The secret of speed in guitar playing is not speed but finger independence.

Forget about ballistic movements, about explosiveness — that may work for other sports and the martial arts — but on the classical guitar, what you need is finger independence.

Think of it this way.

Try plucking four quarter notes at 152 with one finger, let’s say the ‘i’ finger, and you’ll find it’s not so hard to do. You can move that one finger quite comfortably at that tempo.

Now try playing a tremolo (four 32nd notes) at 152 with four fingers (p a m i) and you find it’s not so easy to do.

What’s changed? You’re still essentially playing each finger once at 152.

What’s changed is the added number of fingers involved. The fingers are interfering with one another as you play.

The problem comes down to finger independence.

When you have more fingers involved, each one of them will cause the others to  move with them as they pluck, a phenomenon called sympathetic motion.

The real secret of speed in guitar playing is to minimize this effect as you play.

Once you can produce a sympathetic-motion-free movement in your fingers, speed automatically occurs.

Some people will try to counter the effect of sympathetic motion by brute force.

I actually took lessons years ago with one of these people. His solution to counteract sympathetic motion is to get students to practice kicking out the other fingers in the opposite direction when plucking with one finger.

I’ll let you imagine the consequences of just such an unnatural exercise.

No, you can’t fight nature, you’ll have to work with it.

There’re two ways to reduce sympathetic motion naturally.

1. Move the fingers upward in circular motion. As soon as your finger clears the string, release all tension and allow it to move upward to re-position itself for the next stroke. This will produce a circular or oval shaped trajectory at your fingertips as you play.

2. Minimize the follow-through. After you’ve plucked the string, any movement after that is superfluous and unnecessary.

There’re other factors involved in achieving speed – such as looseness, lightness, fluidity (all basic components of virtuosity as described in the AOV). All these techniques and strategies are described in detail in the AOV for Guitar too.

But the crucial factor is still finger independence – allowing each finger to move freely and without interference from the other fingers.

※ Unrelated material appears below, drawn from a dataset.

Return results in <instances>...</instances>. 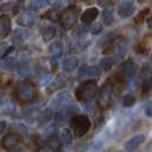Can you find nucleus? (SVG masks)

4 Responses to “The secret of speed”

  1. Gift Says:

    Thanks for putting this topic up on the net, I have been playing guitar for quite a few years now but im still not happy with the speed that I am able to play 🙁 . The points that you mentioned about circular motion is something I would like to try (Ofcourse after seeing your videos, i believe everyone would like to give it a try). But the point is I\’m not able to visualize what you mean by Circular motion. I would appreciate if you could put up a video for about a minute of so. Thanks a lot

  2. Philip Hii Says:

    I’m planning to do several videos demonstrating some of the points I raised on this blog. Hope to get it done in the next few weeks.

    Circular motion is actually the natural way to play. If you have been playing normally, you probably shouldn’t have to worry about it. But if you’ve been playing strictly from the knuckle, then you’ll have to retrain the fingers to move in circular motion again.

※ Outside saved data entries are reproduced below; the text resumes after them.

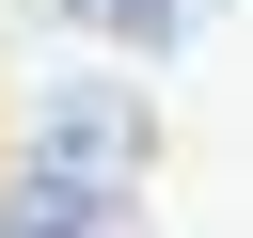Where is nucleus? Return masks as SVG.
I'll use <instances>...</instances> for the list:
<instances>
[{
  "label": "nucleus",
  "mask_w": 253,
  "mask_h": 238,
  "mask_svg": "<svg viewBox=\"0 0 253 238\" xmlns=\"http://www.w3.org/2000/svg\"><path fill=\"white\" fill-rule=\"evenodd\" d=\"M32 175H95V190H142V95L111 79H63L32 111Z\"/></svg>",
  "instance_id": "1"
},
{
  "label": "nucleus",
  "mask_w": 253,
  "mask_h": 238,
  "mask_svg": "<svg viewBox=\"0 0 253 238\" xmlns=\"http://www.w3.org/2000/svg\"><path fill=\"white\" fill-rule=\"evenodd\" d=\"M0 238H142V190H95V175H32L0 190Z\"/></svg>",
  "instance_id": "2"
},
{
  "label": "nucleus",
  "mask_w": 253,
  "mask_h": 238,
  "mask_svg": "<svg viewBox=\"0 0 253 238\" xmlns=\"http://www.w3.org/2000/svg\"><path fill=\"white\" fill-rule=\"evenodd\" d=\"M63 16H79V32H111V48H190L221 0H63Z\"/></svg>",
  "instance_id": "3"
}]
</instances>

    The trick is to immediately bring the finger upward as soon as you pluck, to bring it back to playing position again. This will create a circular trajectory at your fingertips — if you were to watch your fingertip, it should describe a circle rather than an arc (which is what you get if you play strictly from the knuckle).

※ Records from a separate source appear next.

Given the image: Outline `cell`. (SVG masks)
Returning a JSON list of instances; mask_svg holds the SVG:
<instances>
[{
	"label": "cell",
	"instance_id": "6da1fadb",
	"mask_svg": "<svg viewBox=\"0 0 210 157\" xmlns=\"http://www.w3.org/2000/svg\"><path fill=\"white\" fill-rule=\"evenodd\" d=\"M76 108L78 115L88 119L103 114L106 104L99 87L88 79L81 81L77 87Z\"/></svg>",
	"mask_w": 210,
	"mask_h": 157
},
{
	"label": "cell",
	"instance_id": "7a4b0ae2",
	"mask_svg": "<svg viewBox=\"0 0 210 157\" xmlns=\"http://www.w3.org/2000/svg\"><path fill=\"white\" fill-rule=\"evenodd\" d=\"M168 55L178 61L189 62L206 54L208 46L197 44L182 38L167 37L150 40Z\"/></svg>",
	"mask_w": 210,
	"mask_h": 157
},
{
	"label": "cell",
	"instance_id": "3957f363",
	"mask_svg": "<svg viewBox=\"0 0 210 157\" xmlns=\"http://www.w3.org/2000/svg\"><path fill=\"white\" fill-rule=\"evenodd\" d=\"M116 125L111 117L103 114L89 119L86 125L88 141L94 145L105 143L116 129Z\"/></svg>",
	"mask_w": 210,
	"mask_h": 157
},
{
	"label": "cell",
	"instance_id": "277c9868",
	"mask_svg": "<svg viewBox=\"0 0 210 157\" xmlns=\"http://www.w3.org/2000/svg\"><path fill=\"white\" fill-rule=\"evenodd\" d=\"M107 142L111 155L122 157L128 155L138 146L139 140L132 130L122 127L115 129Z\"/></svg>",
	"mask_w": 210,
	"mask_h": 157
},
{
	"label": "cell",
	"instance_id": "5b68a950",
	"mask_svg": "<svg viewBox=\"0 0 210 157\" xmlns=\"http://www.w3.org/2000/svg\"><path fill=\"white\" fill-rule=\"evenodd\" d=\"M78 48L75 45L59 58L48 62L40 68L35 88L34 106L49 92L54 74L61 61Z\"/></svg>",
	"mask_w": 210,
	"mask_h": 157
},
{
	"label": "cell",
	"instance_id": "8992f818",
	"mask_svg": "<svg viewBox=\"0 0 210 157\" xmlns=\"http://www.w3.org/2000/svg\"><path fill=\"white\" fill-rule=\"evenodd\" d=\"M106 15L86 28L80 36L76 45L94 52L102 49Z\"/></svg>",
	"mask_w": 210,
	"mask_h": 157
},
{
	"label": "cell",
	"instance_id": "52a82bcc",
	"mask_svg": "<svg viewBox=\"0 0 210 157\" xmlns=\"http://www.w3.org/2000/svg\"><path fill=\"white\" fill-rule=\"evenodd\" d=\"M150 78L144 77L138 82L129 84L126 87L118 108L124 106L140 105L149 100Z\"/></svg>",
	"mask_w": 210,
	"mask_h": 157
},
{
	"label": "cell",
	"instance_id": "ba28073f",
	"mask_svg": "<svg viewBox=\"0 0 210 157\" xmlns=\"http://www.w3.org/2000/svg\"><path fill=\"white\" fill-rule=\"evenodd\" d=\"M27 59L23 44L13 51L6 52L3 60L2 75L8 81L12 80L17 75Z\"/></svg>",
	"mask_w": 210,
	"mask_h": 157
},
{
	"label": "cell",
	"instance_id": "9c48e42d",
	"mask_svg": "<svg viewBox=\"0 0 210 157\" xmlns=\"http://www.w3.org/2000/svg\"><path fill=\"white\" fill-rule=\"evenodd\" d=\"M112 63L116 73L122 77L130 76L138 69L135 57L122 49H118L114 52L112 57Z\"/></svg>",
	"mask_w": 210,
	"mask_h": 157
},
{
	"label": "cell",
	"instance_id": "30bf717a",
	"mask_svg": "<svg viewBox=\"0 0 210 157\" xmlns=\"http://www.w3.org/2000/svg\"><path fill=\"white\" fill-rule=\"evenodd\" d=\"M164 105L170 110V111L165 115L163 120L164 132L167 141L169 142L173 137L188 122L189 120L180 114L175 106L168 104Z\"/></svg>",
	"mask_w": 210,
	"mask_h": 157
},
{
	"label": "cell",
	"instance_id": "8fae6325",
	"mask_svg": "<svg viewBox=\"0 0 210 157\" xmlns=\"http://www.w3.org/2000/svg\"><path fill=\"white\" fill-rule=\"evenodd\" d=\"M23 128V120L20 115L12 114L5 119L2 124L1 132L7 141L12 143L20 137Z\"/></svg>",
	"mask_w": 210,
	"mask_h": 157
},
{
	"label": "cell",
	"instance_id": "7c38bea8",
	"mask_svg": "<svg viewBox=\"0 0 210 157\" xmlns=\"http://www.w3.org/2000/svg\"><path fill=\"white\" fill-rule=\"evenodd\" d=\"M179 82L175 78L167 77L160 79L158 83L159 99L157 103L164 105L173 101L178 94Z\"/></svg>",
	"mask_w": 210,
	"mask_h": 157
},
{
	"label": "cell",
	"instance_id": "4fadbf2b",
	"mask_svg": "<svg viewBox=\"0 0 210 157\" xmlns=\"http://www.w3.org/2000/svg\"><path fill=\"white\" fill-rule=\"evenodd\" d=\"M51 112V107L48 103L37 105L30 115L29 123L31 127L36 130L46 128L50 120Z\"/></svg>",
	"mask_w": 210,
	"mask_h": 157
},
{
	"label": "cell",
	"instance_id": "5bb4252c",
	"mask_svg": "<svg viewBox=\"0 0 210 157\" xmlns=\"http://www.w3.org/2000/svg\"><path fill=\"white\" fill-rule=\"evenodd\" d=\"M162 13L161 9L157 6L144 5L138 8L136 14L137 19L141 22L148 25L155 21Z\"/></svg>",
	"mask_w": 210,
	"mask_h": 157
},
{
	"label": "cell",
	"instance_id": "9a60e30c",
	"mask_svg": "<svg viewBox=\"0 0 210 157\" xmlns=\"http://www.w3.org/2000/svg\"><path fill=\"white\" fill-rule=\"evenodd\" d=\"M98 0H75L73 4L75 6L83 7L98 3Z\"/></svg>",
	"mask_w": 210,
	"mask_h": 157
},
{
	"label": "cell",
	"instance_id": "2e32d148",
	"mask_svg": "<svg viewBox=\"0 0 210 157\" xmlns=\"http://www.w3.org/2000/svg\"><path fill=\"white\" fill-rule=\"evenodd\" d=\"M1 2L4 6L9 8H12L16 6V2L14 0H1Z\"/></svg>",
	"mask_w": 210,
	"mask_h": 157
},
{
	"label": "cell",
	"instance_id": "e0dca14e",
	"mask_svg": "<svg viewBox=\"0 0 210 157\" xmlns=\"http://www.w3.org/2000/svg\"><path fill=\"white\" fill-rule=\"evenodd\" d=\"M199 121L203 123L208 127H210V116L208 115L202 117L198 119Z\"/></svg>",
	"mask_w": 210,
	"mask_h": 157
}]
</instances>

    The point is to keep the finger moving continuously, with no stopping and starting. If you watch good players carefully, you’ll notice most of them play this way. Here’re two earlier posts with several youtube video links:

  3. Gift Says:

    Thanks you… I checked those videos yesterday. Looks different from the way i approach the guitar with the right hand :-). I got to start practicing this was and may be some day ill be able to play fast and get through tremolos aswell ha ha

    thanks a lot

  4. Philip Hii Says:

    There’s a lot of conflicting stuff out there. But in the end, it’s all about results. And I would say the results of those three players are pretty convincing.